[Records taken from a data source]

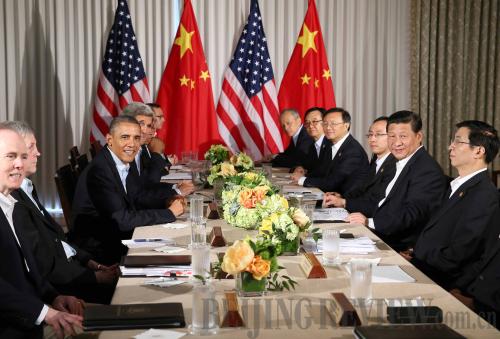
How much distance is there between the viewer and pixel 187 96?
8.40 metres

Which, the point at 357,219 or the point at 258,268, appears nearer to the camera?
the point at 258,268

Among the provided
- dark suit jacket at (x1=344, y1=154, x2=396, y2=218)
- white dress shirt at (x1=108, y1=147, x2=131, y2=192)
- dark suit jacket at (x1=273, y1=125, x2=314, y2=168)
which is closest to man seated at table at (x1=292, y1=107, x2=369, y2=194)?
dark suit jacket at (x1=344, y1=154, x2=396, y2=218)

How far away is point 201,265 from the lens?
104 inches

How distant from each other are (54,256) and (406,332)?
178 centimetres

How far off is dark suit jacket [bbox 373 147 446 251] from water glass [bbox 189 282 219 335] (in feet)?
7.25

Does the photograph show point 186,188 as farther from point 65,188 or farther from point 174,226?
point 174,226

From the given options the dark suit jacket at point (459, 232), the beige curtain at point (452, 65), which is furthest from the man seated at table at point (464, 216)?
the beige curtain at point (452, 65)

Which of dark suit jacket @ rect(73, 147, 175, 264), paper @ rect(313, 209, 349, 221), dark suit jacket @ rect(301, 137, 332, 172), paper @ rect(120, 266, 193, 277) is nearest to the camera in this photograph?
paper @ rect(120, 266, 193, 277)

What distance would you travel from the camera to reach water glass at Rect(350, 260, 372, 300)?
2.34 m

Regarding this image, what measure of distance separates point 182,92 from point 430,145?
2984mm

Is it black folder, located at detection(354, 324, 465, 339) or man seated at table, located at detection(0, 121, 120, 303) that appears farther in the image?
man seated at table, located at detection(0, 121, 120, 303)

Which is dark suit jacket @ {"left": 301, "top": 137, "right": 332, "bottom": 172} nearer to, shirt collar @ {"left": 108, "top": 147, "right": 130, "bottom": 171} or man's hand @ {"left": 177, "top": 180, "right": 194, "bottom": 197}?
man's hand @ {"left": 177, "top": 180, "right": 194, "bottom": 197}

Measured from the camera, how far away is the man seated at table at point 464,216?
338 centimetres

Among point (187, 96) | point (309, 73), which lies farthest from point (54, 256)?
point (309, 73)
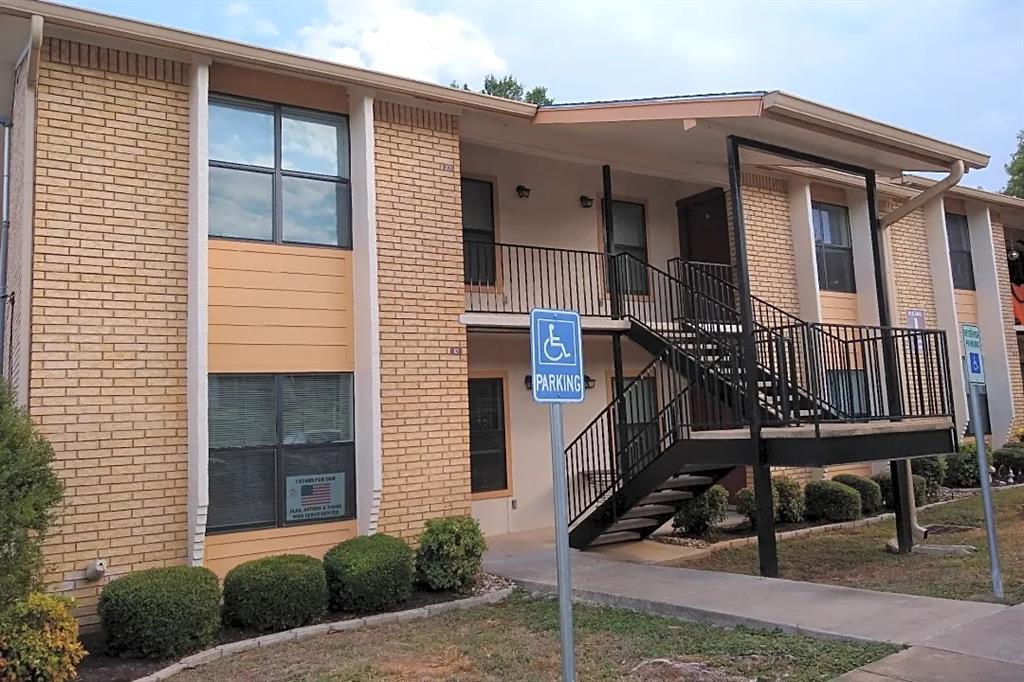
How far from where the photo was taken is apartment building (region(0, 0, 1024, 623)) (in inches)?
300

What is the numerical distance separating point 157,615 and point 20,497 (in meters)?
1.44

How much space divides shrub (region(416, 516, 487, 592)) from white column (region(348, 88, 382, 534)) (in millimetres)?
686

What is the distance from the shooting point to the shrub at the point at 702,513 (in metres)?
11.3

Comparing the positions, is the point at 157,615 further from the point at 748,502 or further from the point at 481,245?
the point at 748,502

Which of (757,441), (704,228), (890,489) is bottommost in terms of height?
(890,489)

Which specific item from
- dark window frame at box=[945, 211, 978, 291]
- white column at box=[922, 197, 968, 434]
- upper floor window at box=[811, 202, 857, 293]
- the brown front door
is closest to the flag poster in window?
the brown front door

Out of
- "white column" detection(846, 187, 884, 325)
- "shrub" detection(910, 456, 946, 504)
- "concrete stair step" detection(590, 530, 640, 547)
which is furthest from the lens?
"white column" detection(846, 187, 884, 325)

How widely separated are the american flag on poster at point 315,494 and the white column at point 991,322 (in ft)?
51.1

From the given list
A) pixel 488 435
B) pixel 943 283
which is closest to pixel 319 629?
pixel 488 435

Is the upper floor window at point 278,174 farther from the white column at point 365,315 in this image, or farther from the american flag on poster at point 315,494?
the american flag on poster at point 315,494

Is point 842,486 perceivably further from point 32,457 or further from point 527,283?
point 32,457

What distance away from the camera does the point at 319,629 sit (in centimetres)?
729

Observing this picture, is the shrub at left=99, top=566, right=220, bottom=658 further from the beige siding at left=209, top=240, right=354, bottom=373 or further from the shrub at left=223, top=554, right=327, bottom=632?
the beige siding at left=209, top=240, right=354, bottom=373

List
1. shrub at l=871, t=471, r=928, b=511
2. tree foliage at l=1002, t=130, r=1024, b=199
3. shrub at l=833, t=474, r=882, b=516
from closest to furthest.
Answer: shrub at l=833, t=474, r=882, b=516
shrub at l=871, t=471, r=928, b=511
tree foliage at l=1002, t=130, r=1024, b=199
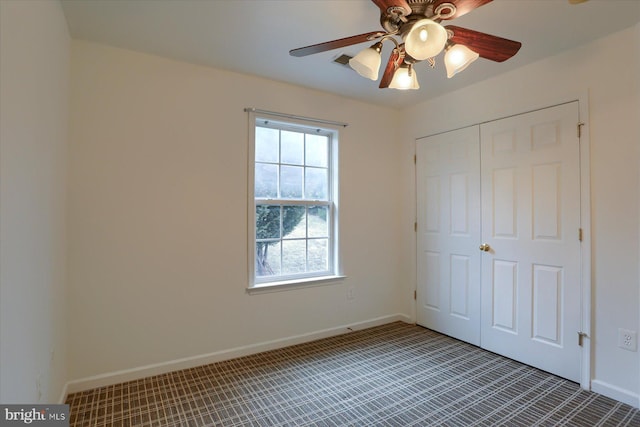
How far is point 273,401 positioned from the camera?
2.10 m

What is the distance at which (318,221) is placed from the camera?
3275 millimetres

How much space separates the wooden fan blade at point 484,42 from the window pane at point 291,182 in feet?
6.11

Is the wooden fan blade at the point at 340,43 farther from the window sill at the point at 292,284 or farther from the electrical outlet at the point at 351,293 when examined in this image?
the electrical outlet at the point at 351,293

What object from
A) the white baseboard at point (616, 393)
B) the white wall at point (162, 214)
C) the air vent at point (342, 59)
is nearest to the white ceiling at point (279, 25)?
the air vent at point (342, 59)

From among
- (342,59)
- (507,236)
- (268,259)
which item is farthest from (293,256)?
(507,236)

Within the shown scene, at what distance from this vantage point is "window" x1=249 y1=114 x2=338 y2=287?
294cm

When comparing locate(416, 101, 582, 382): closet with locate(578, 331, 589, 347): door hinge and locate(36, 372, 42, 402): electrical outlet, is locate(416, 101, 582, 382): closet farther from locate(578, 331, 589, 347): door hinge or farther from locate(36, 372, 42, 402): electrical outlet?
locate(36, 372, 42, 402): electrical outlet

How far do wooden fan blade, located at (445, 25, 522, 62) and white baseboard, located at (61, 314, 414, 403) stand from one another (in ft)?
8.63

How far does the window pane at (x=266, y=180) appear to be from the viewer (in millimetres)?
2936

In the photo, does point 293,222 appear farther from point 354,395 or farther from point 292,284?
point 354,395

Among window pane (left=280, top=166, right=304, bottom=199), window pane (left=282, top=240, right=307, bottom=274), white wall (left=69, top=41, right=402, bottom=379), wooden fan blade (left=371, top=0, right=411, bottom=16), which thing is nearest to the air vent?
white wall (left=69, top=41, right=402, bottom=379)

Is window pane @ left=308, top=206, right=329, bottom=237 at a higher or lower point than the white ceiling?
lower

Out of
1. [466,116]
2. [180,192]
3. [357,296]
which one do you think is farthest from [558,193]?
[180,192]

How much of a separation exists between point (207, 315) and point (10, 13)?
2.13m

--

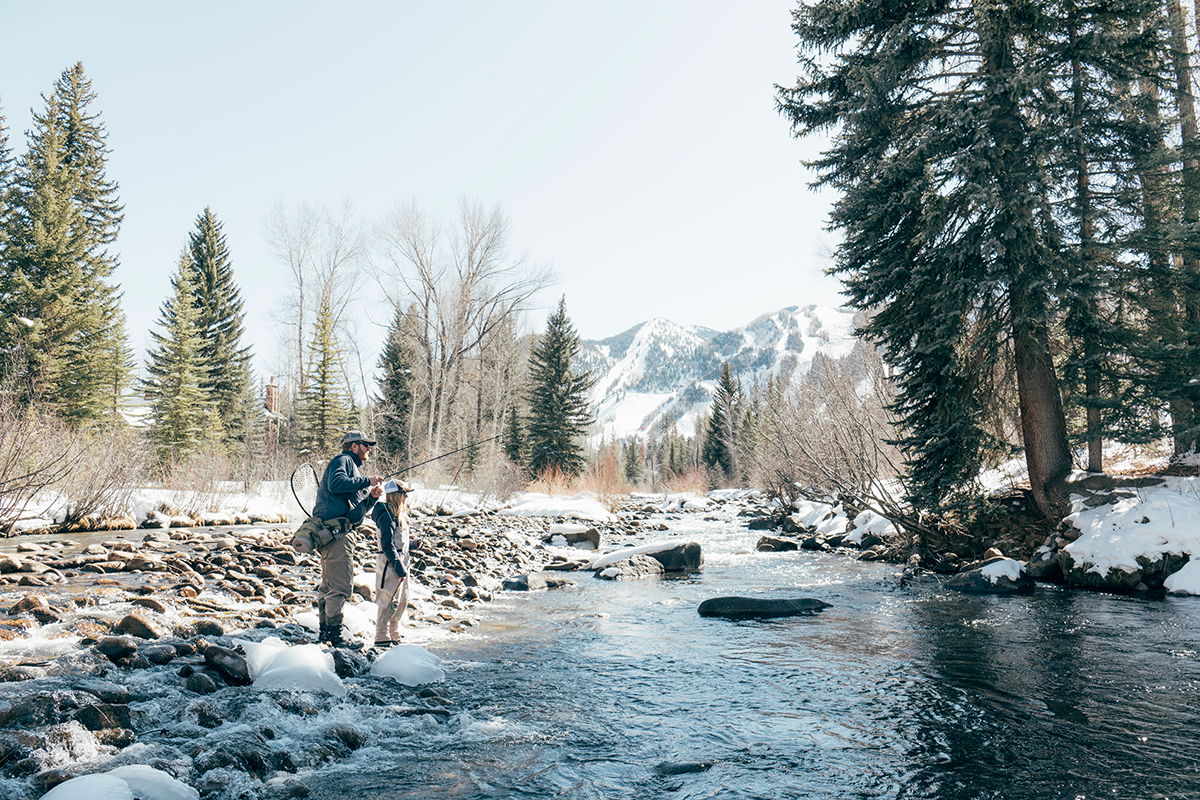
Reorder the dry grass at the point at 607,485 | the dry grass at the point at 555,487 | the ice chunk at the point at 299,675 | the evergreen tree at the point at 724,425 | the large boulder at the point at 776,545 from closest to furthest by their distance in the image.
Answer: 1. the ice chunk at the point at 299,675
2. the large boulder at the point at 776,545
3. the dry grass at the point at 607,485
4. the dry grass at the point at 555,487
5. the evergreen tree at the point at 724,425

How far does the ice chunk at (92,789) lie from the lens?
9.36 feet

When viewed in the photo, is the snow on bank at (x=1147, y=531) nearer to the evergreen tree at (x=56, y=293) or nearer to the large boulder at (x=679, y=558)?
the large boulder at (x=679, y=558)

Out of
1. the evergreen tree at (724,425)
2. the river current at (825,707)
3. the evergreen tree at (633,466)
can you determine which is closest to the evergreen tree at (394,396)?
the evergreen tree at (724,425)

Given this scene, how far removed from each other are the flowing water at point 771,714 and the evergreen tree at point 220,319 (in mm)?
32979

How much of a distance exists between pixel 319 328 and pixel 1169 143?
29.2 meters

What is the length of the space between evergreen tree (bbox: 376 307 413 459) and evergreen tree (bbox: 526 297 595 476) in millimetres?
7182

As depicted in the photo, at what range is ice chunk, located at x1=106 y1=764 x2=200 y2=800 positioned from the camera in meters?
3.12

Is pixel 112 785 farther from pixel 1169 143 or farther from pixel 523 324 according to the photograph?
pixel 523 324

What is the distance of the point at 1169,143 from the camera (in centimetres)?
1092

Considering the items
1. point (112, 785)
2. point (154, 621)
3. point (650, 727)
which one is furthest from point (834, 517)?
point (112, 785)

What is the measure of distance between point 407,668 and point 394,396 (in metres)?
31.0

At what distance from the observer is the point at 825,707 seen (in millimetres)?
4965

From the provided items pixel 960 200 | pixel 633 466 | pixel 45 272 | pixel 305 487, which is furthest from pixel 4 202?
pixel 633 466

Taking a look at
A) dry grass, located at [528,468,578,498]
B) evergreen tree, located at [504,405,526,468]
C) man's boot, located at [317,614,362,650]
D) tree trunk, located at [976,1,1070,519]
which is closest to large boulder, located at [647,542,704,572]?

==

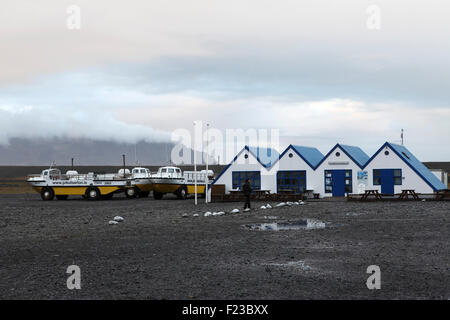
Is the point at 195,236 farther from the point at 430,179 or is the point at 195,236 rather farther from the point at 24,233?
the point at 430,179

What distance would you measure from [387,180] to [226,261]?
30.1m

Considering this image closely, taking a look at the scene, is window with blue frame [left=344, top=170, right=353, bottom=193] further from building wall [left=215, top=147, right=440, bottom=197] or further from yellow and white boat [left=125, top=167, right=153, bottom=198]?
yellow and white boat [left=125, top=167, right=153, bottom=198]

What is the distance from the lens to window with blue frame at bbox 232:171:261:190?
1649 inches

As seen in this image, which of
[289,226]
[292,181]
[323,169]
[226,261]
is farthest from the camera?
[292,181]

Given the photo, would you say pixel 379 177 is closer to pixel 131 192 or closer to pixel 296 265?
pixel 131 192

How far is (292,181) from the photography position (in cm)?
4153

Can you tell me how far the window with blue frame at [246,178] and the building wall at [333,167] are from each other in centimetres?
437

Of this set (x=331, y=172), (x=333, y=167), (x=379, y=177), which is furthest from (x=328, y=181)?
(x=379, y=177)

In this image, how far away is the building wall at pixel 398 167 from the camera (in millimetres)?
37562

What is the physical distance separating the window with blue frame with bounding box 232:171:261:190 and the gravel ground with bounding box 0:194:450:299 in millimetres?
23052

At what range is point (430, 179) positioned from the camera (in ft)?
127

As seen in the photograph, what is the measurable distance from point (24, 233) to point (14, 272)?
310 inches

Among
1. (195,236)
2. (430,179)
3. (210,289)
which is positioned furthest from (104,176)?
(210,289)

▶ **WHAT TO WORK ON**
List each line above that contains the string "glass", copying every such line in full.

▶ **COMPLETE RESPONSE**
How far off is dark suit jacket [bbox 373 147 446 251] from water glass [bbox 189 282 219 335] (in feet)?
What distance would you travel from the camera to reach water glass at Rect(350, 260, 372, 300)?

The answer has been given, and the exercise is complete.